Critique littéraire live
Un de mes premiers moments de gloire — la gloire étant bien relative — en tant qu'écrivain, c'est lorsque j'ai gagné le premier prix du Concours de nouvelles du Cercle d'écriture de l'Université Laval. À ce jour, c'est mon seul prix pour une œuvre de fiction (j'ai quand même eu quelques mentions).
Quelque jour plus tard, j'étais au kiosque du Cercle d'écriture, lors d'une journée de recrutement pour les organismes culturels de l'Université. Il y a un gars qui est venu au kiosque. Je ne le connaissais pas, lui non plus. Il se met à nous parler du concours de nouvelles et à chialer sur le gagnant qui n'aurait jamais dû obtenir le premier prix. J'avais un ami avec moi à la table du Cercle d'écriture et il a voulu intervenir, mais je lui ai fait signe de laisser faire. L'autre a complété son laïus et est reparti.
Depuis, j'ai souvent revu ce comportement. Dans un concours, les autres participants ont tendance à se comparer au gagnant et on est quitte pour un décorticage en règle de toutes les faiblesses. Et, jusqu'à un certain point, la réussite attire cela. On n'a qu'à entendre les commentaires de certains sur les auteurs qui ont réussi (pas que la réussite soit un gage de qualité, mais je ne comprends pas cette attitude assez généralisée qui veut que le succès soit louche).
Cela m'a aussi permis d'apprendre une grande leçon : c'est impossible de faire l'unanimité, ce qui fait qu'il faut savoir vivre avec la critique.
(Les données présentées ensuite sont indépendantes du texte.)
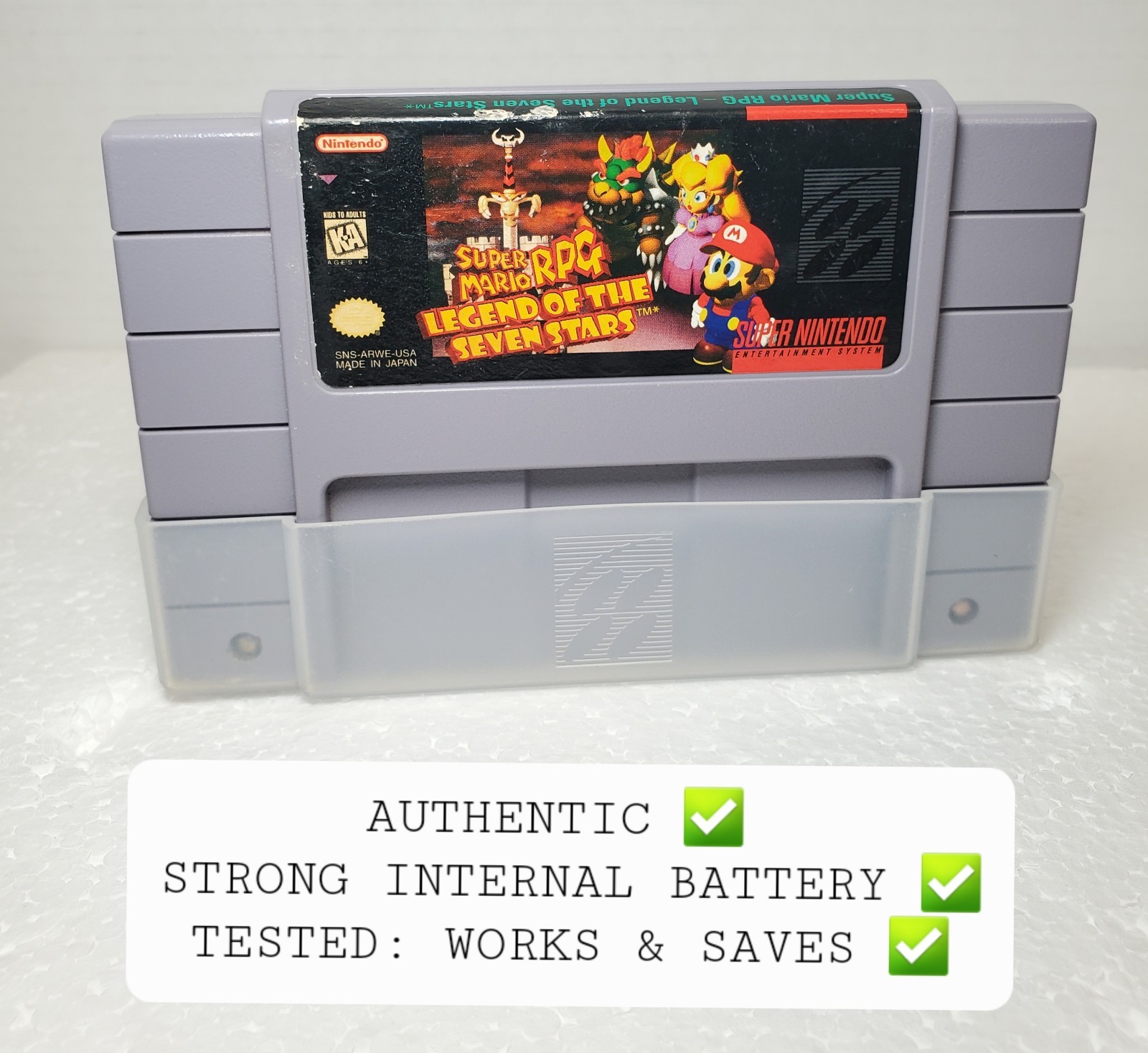 Super Mario RPG Legend Of The Seven Stars ⭐️ AUTHENTIC Cartridge w Cover TESTED✅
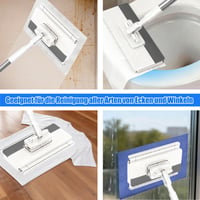 Sistem de curățare cu mop QuazarPyon cu cleme de fixare, 12 lavete din microfibră, mâner telescopic, mop pentru podele 3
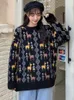 Giyim Setleri Sonbahar Vintage Kadınlar Sevimli Kazak Kawaii Nakış Kızlar Örme Jumper Kış Gevşek Kadın Külot Baskı Bayanlar Örgü Knitwearclo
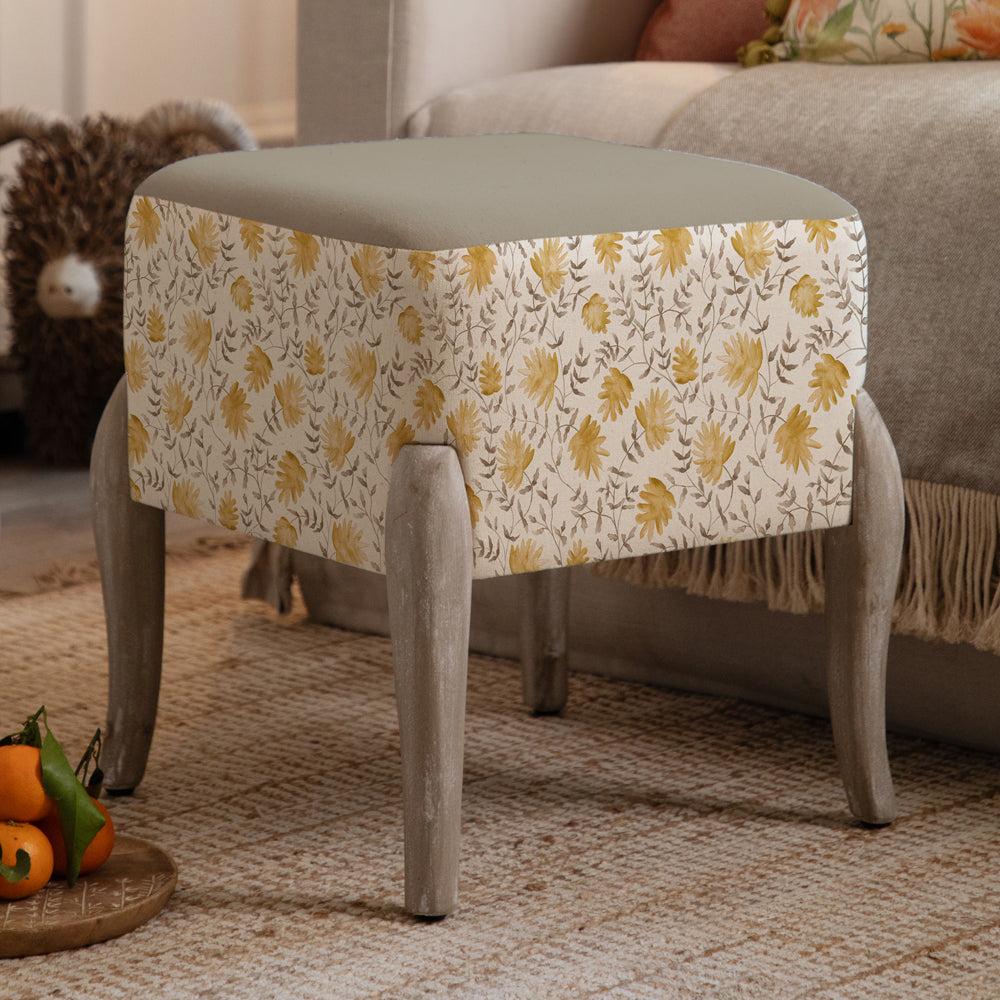 Footstools | Elai Printed Ralf Footstool Stone Footstools Footstools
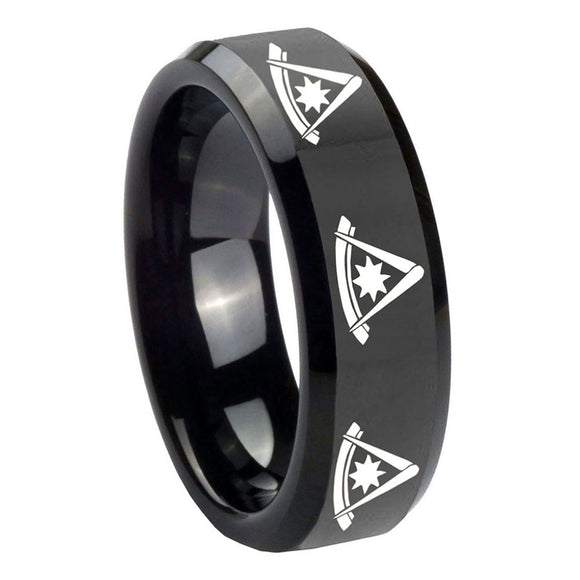 8mm-Multiple-Pester-Master-Masonic-Beveled-Edges-Black-Tungsten-Bands-Ring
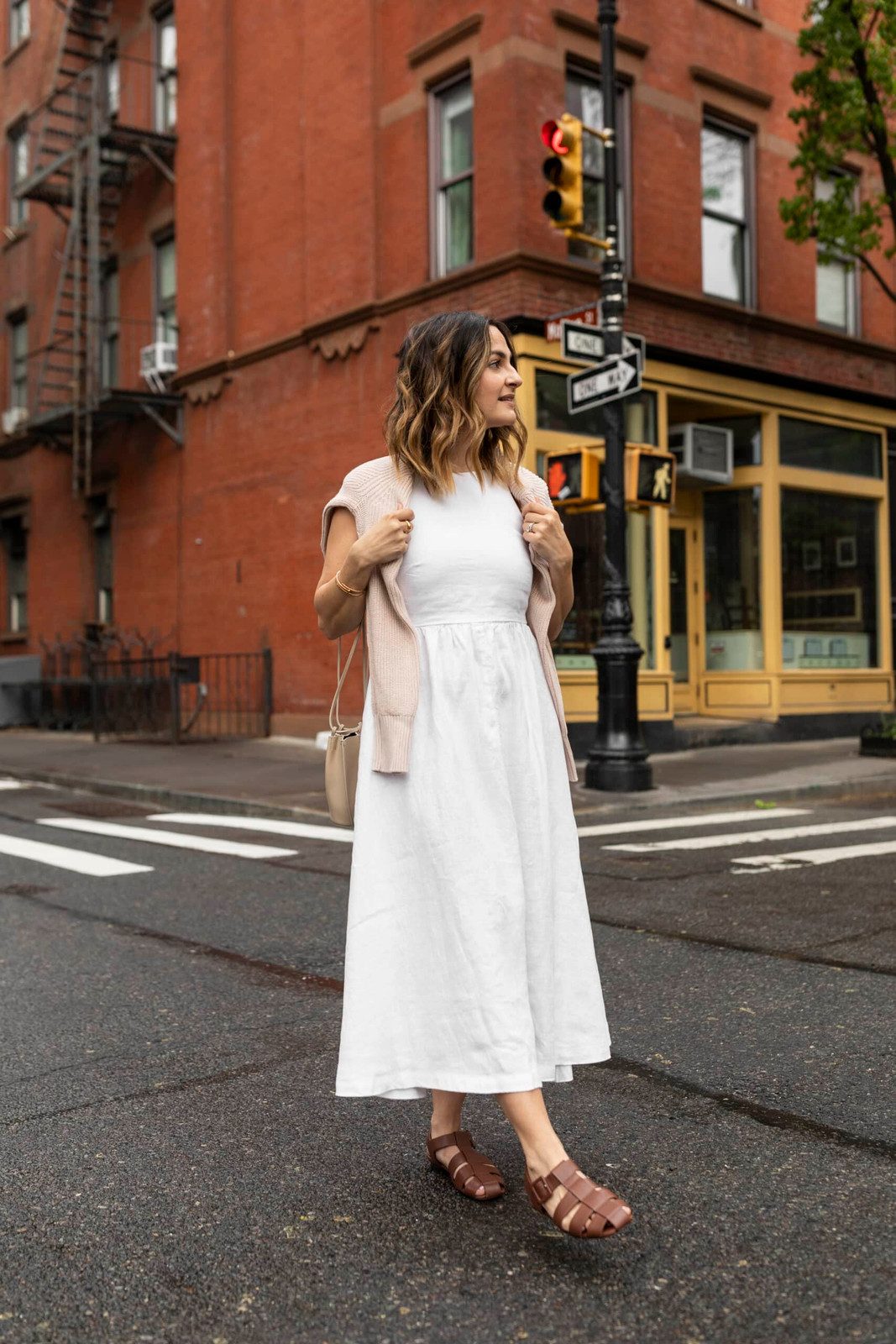 Chic White Linen Midi Dress for Summer Days Chic White Linen Midi Dress for Summer Days — Dresses for Women Over 40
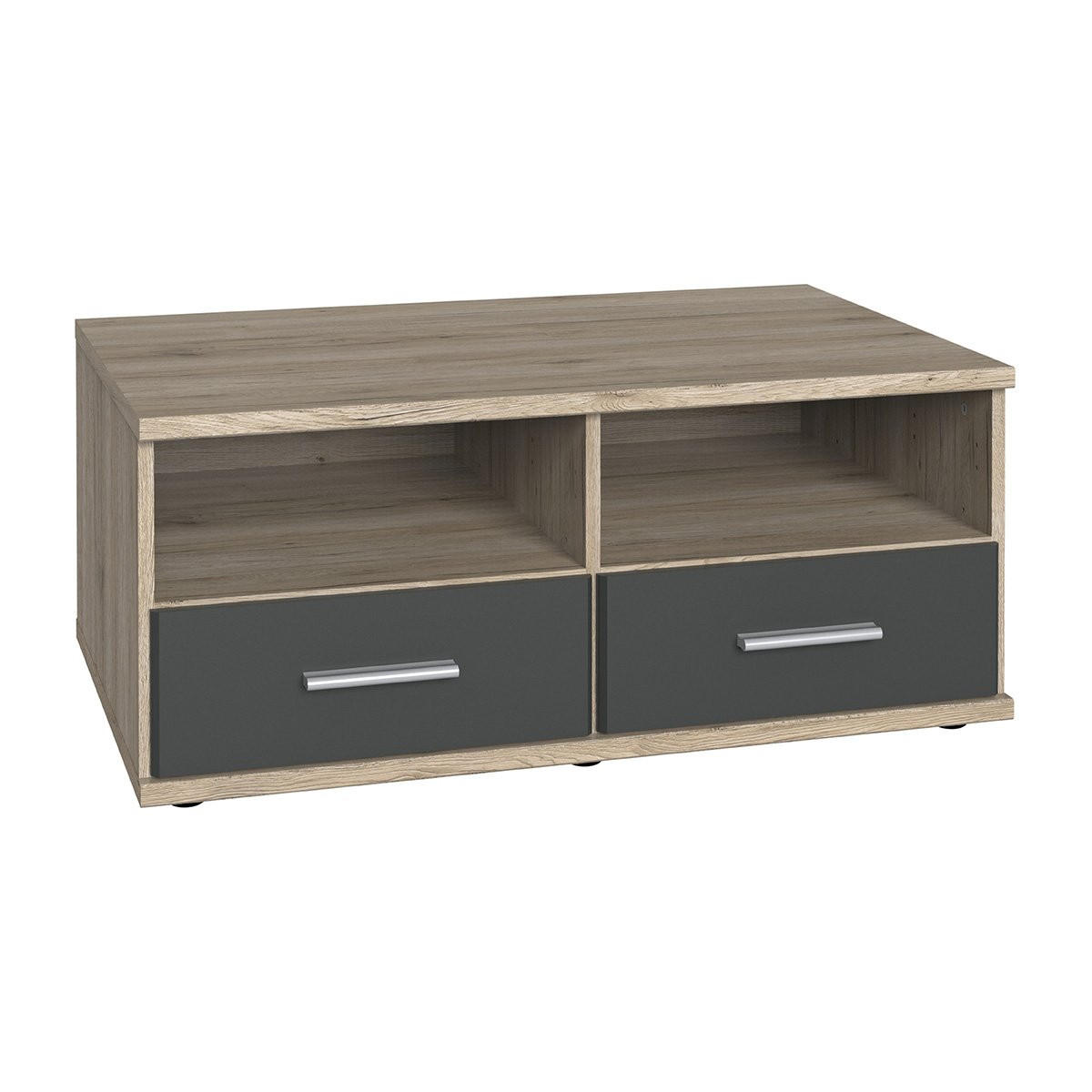 TV-MÖBEL 2 Schubladen 2 Fächer - L92 cm - Eiche Artisan/Grau, Holzwerkstoff (58/38/92cm) - Calicosy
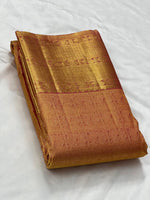 Load image into Gallery viewer, Classic Pastel Melon Orange 2gm Zari Elegance Kanchipuram Silk Saree SS23891
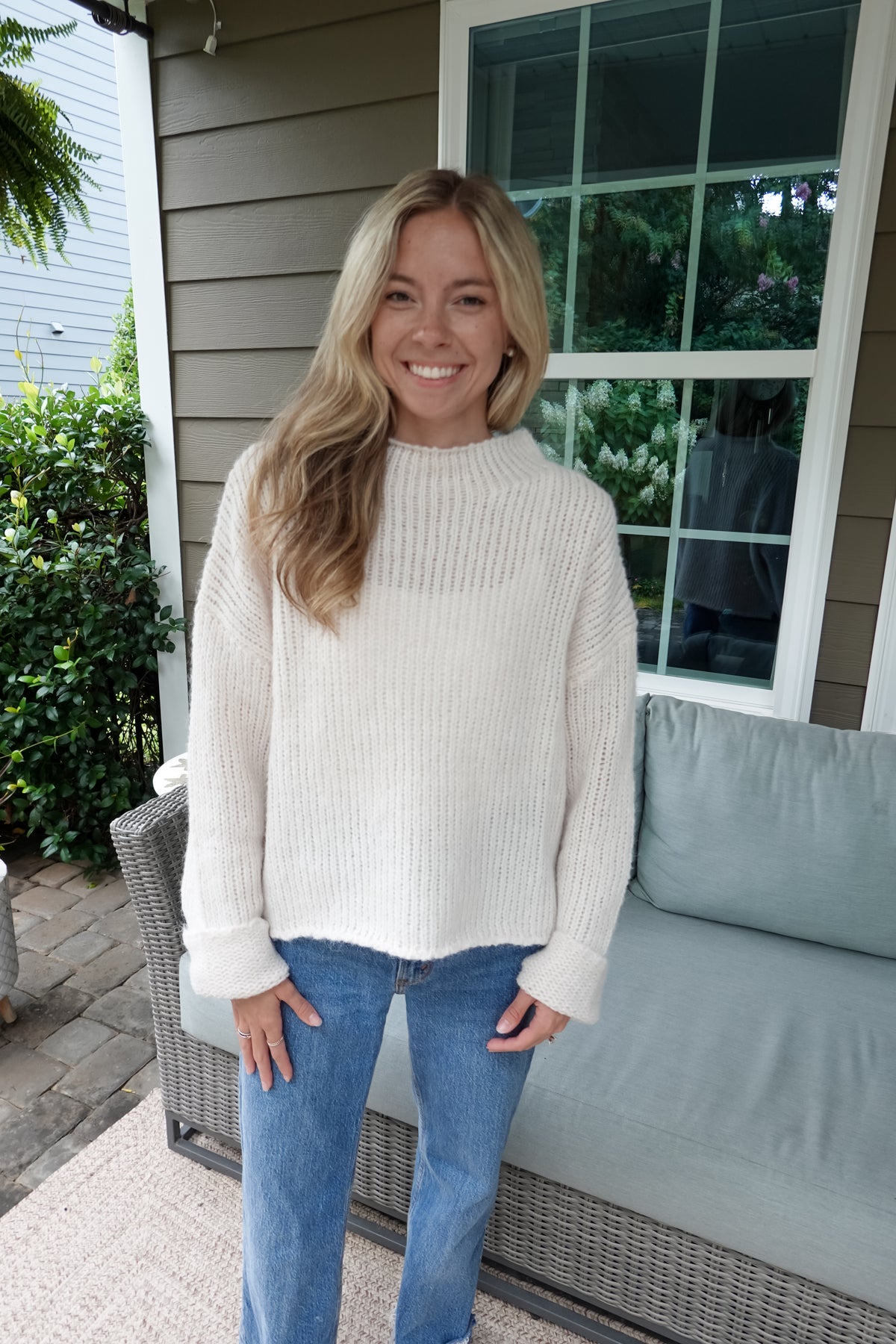 Ava Ivory Mock Neck Sweater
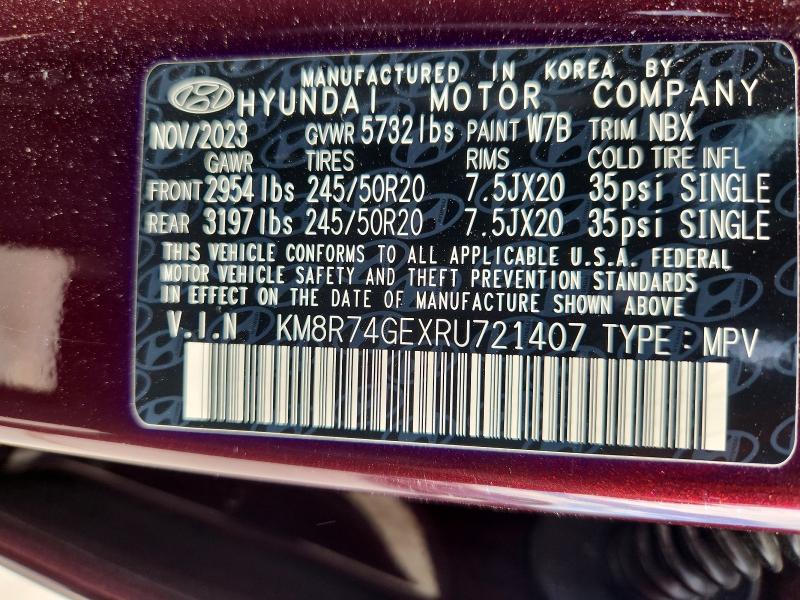 Auction sale of the 2024 Hyundai Palisade, vin: KM8R74GEXRU721407, lot number: 48975436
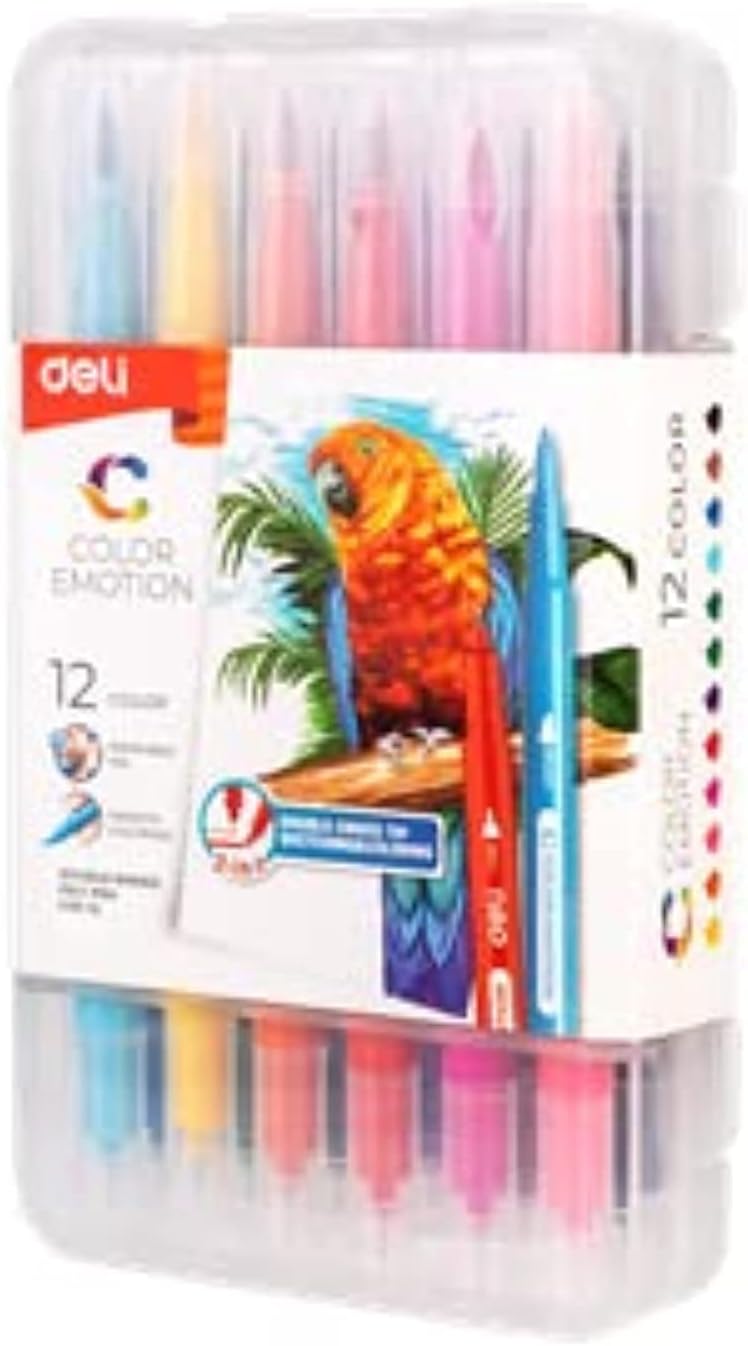 Deli - Double Tip Colored Pencils (Pack of 12) for School and Office, Suitable for Children and Teenagers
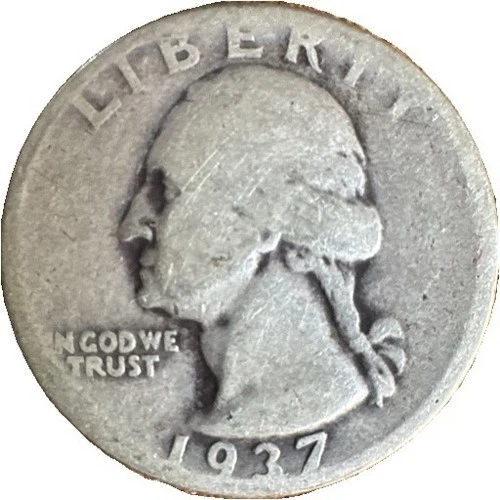 1937 Washington Quarter Circulated Silver 25C US Coin Business Strike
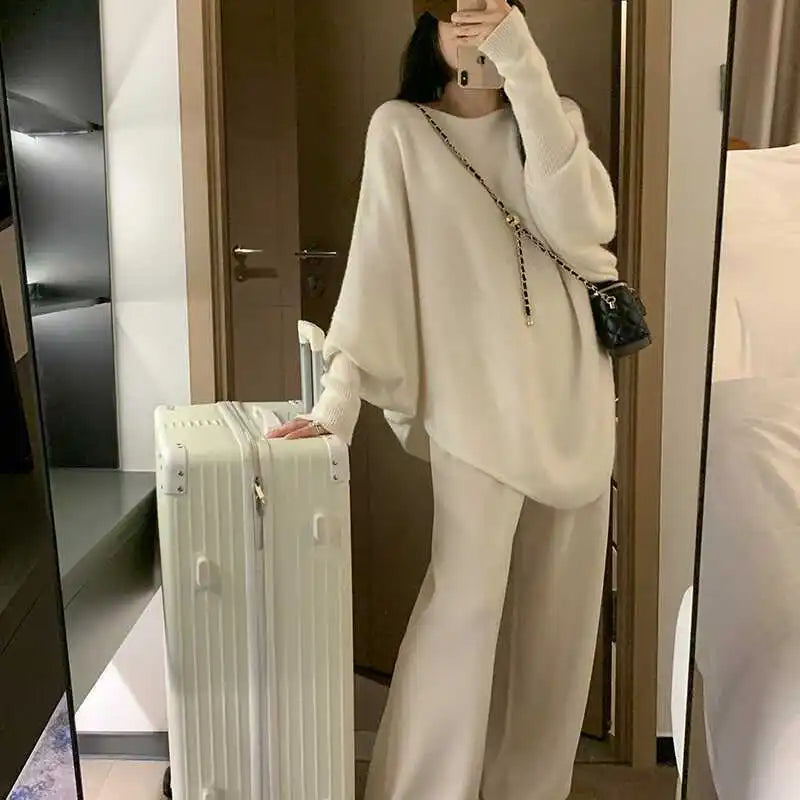 T-line Off White / S Autumn / Winter , One-length , Loose Women, Thickened, Mid-length, Knitted Base sweater, pullover (2 weeks delivery) Sweater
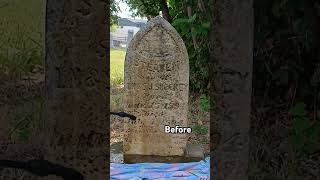 Headstone before and after cemetery Headstone restoration cleaning mcr historic smallbusiness [upl. by Loredana]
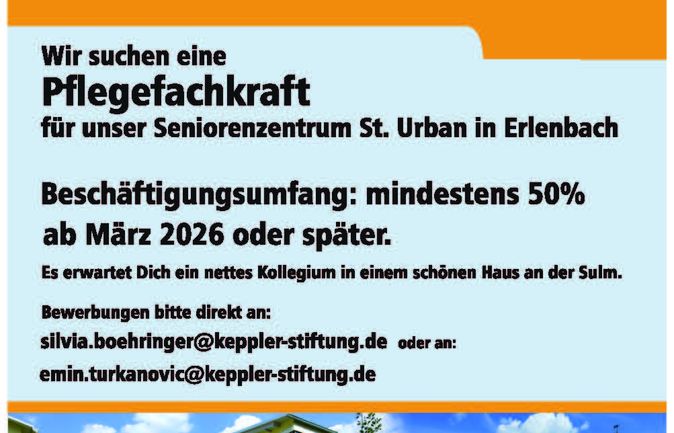 Stellenanzeige Pflegefachkraft für Seniorenzentrum St. Urban in Erlenbach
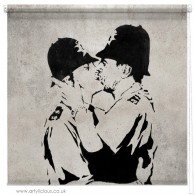 Banksy Kissing Policemen printed blind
Engueulade par personne interposée
Dans ma jeune vingtaine, j'ai travaillé un an pour les éditions Alire et pour les revues Solaris et Alibis. Cette dernière revue venait de paraître et comme je travaillais en communication-marketing, je devais communiquer avec différents éditeurs qui avaient des collections dans le domaine pour leur offrir d'annoncer dans nos pages. Un éditeur (que je ne nommerai pas) venait justement de lancer une collection dans ce genre (à ma connaissance, ladite collection n'existait déjà pu lorsque j'ai cessé de travailler pour Alire). La directrice de collection m'a appelé pour me dire qu'elle n'était pas intéressée. Mais, en arrière, j'entendais la voix de l'éditeur qui lui criait carrément après : « Dis-leur de manger de la marde les ostis! » et autres « Y veulent mon argent les crisses. » La grande classe. Malgré tout, mon interlocutrice tentait de conserver un ton professionnel et de demeurer polie. Mais j'avais de plus en plus de difficulté à comprendre ce qu'elle disait à cause de l'autre excité en arrière. Finalement, la communication a été rompue. J'imagine que l'éditeur qui se pompait lui-même a fini par raccrocher lui-même.
J'ai ensuite reçu un fax contenant une critique faite dans l'Année de la science-fiction et du fantastique québécois d'un des livres de l'éditeur avec quelques bêtises écrites à la main.
La mort de la mère
Je travaille en ce moment sur Dans ses pas, la novella qui va accompagner la réédition de L'Arracheur de rêves. Et mon directeur littéraire m'en voudrait de ne pas partager la coquille qui s'y est glissée : « Malgré tout, il s'approche pour constater sa mère à elle aussi. » Il fallait bien sûr lire « mort » et non « mère ». Ne vous en faites pas, cela ne devrait pas survivre à la prochaine vague de corrections.
La mémoire, cette faculté qui oublie
Une petite dernière en terminant. En ce moment, je travaille tous les jours sur des séances d'écriture plus petite (entre 30 minutes et deux heures), mais, à mon sens, le vrai travail se fait entre deux séances d'écriture, lorsque je fais le plein d'idées. On dirait qu'il suffit que je cesse d'écrire pour que les idées se bousculent dans ma tête : à propos de ce que j'ai écrit ou de ce qui va suivre. Je prends le tout en note et le mets dans le fichier pour repartir avec ça le lendemain… Eh bien, de plus en plus souvent, je me rends compte que je prends une note que j'avais déjà prise la veille… et que j'avais complètement oubliée depuis. Ou pire encore, que mon idée géniale… est déjà intégrée au texte. Morale de l'histoire : toujours noter mes idées, je ne peux me fier à ma mémoire.